BBX is extra careful reporting its high grade gold and silver test work results, but shares take off
Mining
Mining
Brazilian gold explorer BBX Minerals’ shares are flying after metallurgical test work on drill samples returned results including 23.51g/t gold and 2172.5g/t silver — despite clarifying that these could not be considered assay results.
The assay process is used analyse minerals in ore to determine its composition or quality, often to help establish a project’s resource.
BBX (ASX:BBX) shares were up nearly 20 per cent to 19c after announcing the metallurgical test results from bulk samples at its Três Estados and Ema prospects in southern Amazon.
Anything above about 5g/t gold and 50g/t silver is considered high-grade.
The company cautioned that the results did not represent the total metal values in the samples, “but rather physically extractable gold based on the various recovery methods being tested”.
BBX went into a trading halt for five months to January after it was asked by the ASX to clarify an announcement it made regarding “spectacular gold extraction” results from Ema.

• [Problems and tasks]
• 1. Copy the passage of the BBX Minerals article that opens with the words containing "BBX is extra" and closes with "considered assay results.".
• 2. Write what comes next in the BBX Minerals article, starting after its final sentence.
The records that come next are separate material and are not part of the BBX Minerals article.

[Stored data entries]
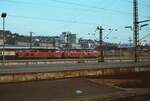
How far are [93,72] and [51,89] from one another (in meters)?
11.1

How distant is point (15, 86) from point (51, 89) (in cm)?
276

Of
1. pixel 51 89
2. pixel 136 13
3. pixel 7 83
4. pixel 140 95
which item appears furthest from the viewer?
pixel 136 13

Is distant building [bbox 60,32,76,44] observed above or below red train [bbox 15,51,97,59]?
above

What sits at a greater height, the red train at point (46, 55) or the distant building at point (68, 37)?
the distant building at point (68, 37)

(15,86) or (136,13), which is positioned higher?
(136,13)

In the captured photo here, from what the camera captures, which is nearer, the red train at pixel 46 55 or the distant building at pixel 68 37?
the red train at pixel 46 55

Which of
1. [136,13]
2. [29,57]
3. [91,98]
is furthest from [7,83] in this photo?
[29,57]

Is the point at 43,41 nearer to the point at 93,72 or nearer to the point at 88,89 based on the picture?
the point at 93,72

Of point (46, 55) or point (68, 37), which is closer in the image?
point (46, 55)

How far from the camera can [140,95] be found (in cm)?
1950

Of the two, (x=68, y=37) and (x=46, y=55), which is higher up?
(x=68, y=37)

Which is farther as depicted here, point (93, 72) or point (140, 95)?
point (93, 72)

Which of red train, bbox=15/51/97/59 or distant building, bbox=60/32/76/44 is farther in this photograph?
distant building, bbox=60/32/76/44

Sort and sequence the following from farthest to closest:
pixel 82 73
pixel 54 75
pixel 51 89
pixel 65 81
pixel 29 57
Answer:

• [Answers for the tasks]
• 1.
BBX is extra careful reporting its high grade gold and silver test work results, but shares take off
Mining
Mining
Brazilian gold explorer BBX Minerals’ shares are flying after metallurgical test work on drill samples returned results including 23.51g/t gold and 2172.5g/t silver — despite clarifying that these could not be considered assay results.

• 2.
BBX told investors in August last year that an initial pyrometallurgical test conducted on 5kg of a bulk sample taken from the project had delivered extremely high grades of 299.3g/t of gold and 1971.6g/t silver.
The ASX questioned BBX over its methods in preliminary metallurgical testing work, noting that it had conducted the work without the release of quality-testing (or “assay”) results and asked for a reason.
“Despite extensive development work conducted in laboratories in Brazil, Australia and Canada, BBX has been unable to produce consistent, reproducible analytical results from the mineralised rock located on its Apui projects,” the company announced at the time.
“The company is therefore focusing on extracting the precious metals from bulk samples of this complex mineralisation in order to provide a reliable estimate of the recoverable precious metal content.”